Hablando Claro
| Miércoles 19 septiembre, 2007
Vilma Ibarra
Pocas experiencias vitales resultan tan gratificantes y enriquecedoras como descubrir sitios y conocer gente. Un lugar nuevo abre los sentidos; logra maravillarte porque te despierta sensaciones, sentimientos y pensamientos. Y con la gente pasa lo mismo. En los otros podemos vernos, podemos sorprendernos con cosas pequeñas que tal vez por cotidianas pasamos de lado o no valoramos en su justa medida. Podemos reconocer en su magnificencia un atardecer, el verdor del bosque, de la llanura y la montaña.

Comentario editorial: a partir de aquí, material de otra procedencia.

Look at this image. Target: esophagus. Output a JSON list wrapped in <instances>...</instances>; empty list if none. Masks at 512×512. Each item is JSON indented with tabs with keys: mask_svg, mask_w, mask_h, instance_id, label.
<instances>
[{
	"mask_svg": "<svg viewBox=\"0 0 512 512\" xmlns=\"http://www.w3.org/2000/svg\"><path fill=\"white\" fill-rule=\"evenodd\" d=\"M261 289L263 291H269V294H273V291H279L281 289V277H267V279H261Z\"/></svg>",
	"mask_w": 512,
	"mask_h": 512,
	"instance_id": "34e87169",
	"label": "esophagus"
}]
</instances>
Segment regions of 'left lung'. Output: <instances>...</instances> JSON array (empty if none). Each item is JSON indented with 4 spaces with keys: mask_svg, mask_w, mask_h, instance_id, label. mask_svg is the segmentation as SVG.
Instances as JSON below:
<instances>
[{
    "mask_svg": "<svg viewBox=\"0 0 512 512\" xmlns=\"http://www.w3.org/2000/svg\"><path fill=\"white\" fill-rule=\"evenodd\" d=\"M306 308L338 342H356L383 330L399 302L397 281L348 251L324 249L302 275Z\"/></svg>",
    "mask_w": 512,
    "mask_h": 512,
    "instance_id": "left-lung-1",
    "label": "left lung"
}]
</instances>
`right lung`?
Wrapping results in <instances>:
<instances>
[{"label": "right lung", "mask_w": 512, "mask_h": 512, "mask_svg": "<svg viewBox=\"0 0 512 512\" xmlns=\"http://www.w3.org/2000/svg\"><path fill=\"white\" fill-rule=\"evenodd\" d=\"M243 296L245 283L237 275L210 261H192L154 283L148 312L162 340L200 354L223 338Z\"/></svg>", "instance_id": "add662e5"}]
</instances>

Podemos revalorar una sonrisa, un cumplido, un nuevo abrazo. Podemos también aquilatar con legítimo orgullo y valía lo que somos, lo que hemos logrado construir en el edificio de nuestras vidas y también lo que tenemos.
Compartir con otros nos distancia de nuestra propia visión (corta por naturaleza) y nos permite ver nuestro entorno, nuestro pequeño mundo, con la mirada sorprendida de quien se asoma a una ventana por primera vez.
…
Eso me ocurrió el fin de semana cuando me fui a un BioCurso con una veintena de entusiastas ticos armados de cámaras, binoculares y entusiasmo suficiente como para descubrir el nuevo mundo. A la aventura se nos unieron los cuatro miembros de una familia española que ya traían impregnados los olores y colores de Monteverde, los teñideros de Río Celeste y el emblemático volcán Arenal.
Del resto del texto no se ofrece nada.